__Task details__: Beginning at the line containing "Entering the Barbaresco village ...", repeat each line below exactly up to and including the line containing "Wacky Birds on Baby Elephants Greeting Card". Do not repeat the pictures.

__Data records__:
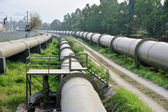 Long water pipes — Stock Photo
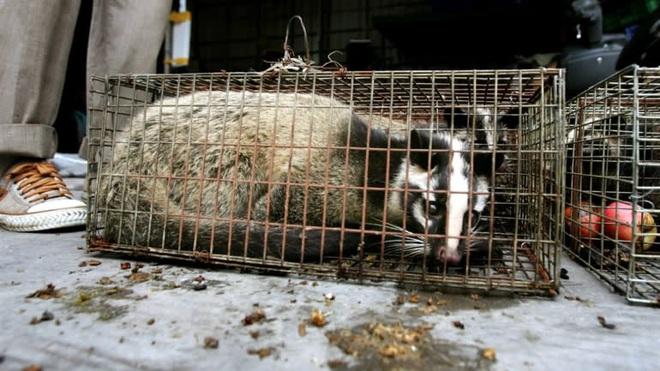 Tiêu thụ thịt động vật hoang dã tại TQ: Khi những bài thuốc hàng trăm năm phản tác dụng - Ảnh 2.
---
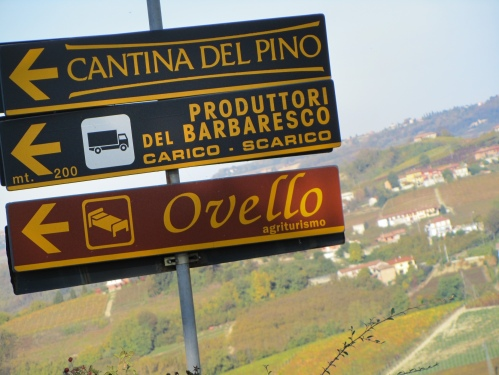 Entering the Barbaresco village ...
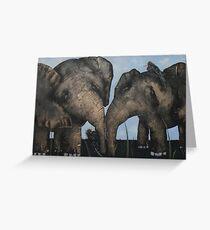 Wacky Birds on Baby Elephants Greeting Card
* * *
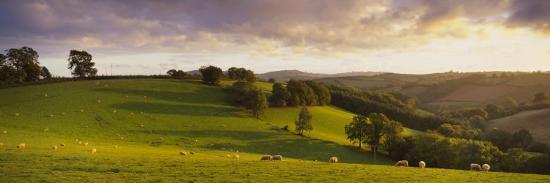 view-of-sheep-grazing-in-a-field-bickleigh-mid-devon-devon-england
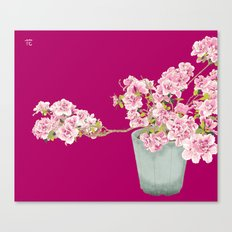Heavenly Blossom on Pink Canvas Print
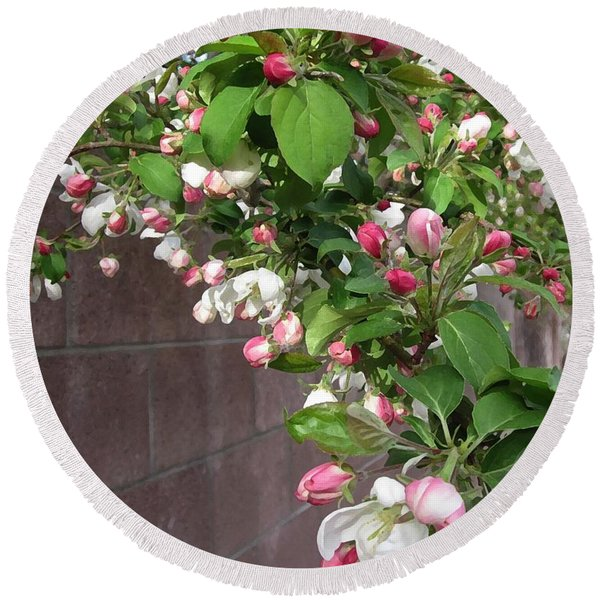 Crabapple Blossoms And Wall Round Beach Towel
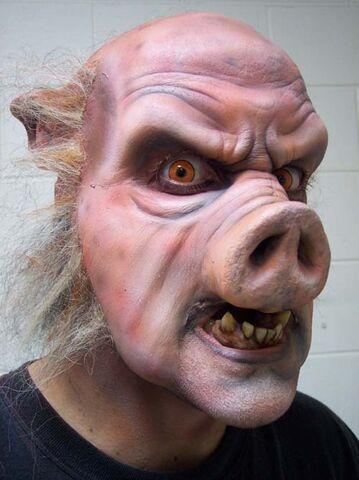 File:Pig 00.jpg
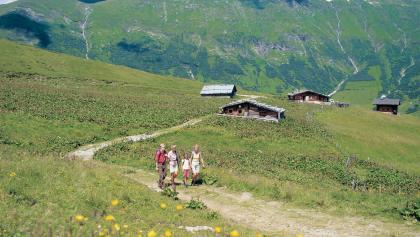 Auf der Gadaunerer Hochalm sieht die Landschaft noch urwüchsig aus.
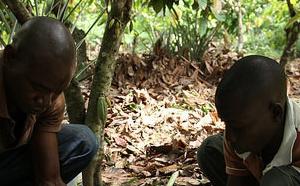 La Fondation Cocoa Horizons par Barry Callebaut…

__Response to the task__:
 Entering the Barbaresco village ...
 Wacky Birds on Baby Elephants Greeting Card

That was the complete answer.